Any particular keyword mentioned in conjunction with a negative keyword like “return”, “difficulty”, “error” can point to a friction point. Interaction can be analyzed to look for these keywords.
2. Gather more context
Once you have found the possible friction touchpoints in your customer journey the next step is to determine the cause of these issues. The said issue should be analyzed in the right context. The scale and source of the issue or any particular trend should help contextualize the problem.
Now based on the severity of the said issue, teams can prioritize and devise solutions.
3. Quantify the impact of these solutions
Next, the teams will aim to create solutions that directly address the friction points identified by the experience analytics. To make sure the solutions are sustainable with a long-term vision, teams need to tie their impact with key business metrics. This will demonstrate the importance of these solutions and their ability to produce quantifiable business outcomes. The performance of the solutions can also be tested based on the performance of these metrics. Some metrics that companies can choose to track are:
- Customer Satisfaction - it measures how happy customers are with a company’s product or service
- Customer Effort Score - the amount of effort a customer has to exert to get an issue resolved
- Net Promoter Score - it is a metric that measures a customer’s loyalty to a brand by asking them how likely they are to recommend the brand to others on a scale of 1 to 10.
- Customer Sentiment- this is a key performance metric that indicated the overall sentiment of a customer towards a brand. This is measured by evaluating customer interactions.

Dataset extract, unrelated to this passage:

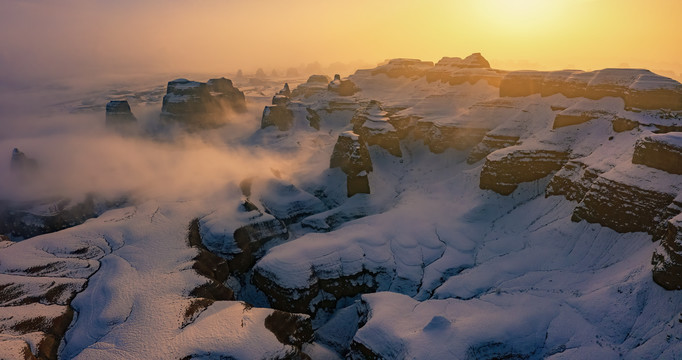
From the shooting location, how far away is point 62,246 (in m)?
49.4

Final solutions should aim to directly impact these KPIs - which means they should improve customer satisfaction and net promoter score, and reduce the customer effort score. Finally, the changes made should improve the overall sentiment of the customer.
Ways to improve CX with experience analytics insights
Ultimately all customer experience analytics insights should yield an improvement in the customer experience or customer journey. Common ways to do this are as follows:
1. Define your ideal customer segment
Once the analysis is done, it should be very apparent which demographic accounts for maximum sales and revenue outcomes. This segment of your customer can be considered as your ideal user base or target audience. Understanding what motivates them to make purchases and trying to directly expand this segment of customers will possibly yield better outcomes.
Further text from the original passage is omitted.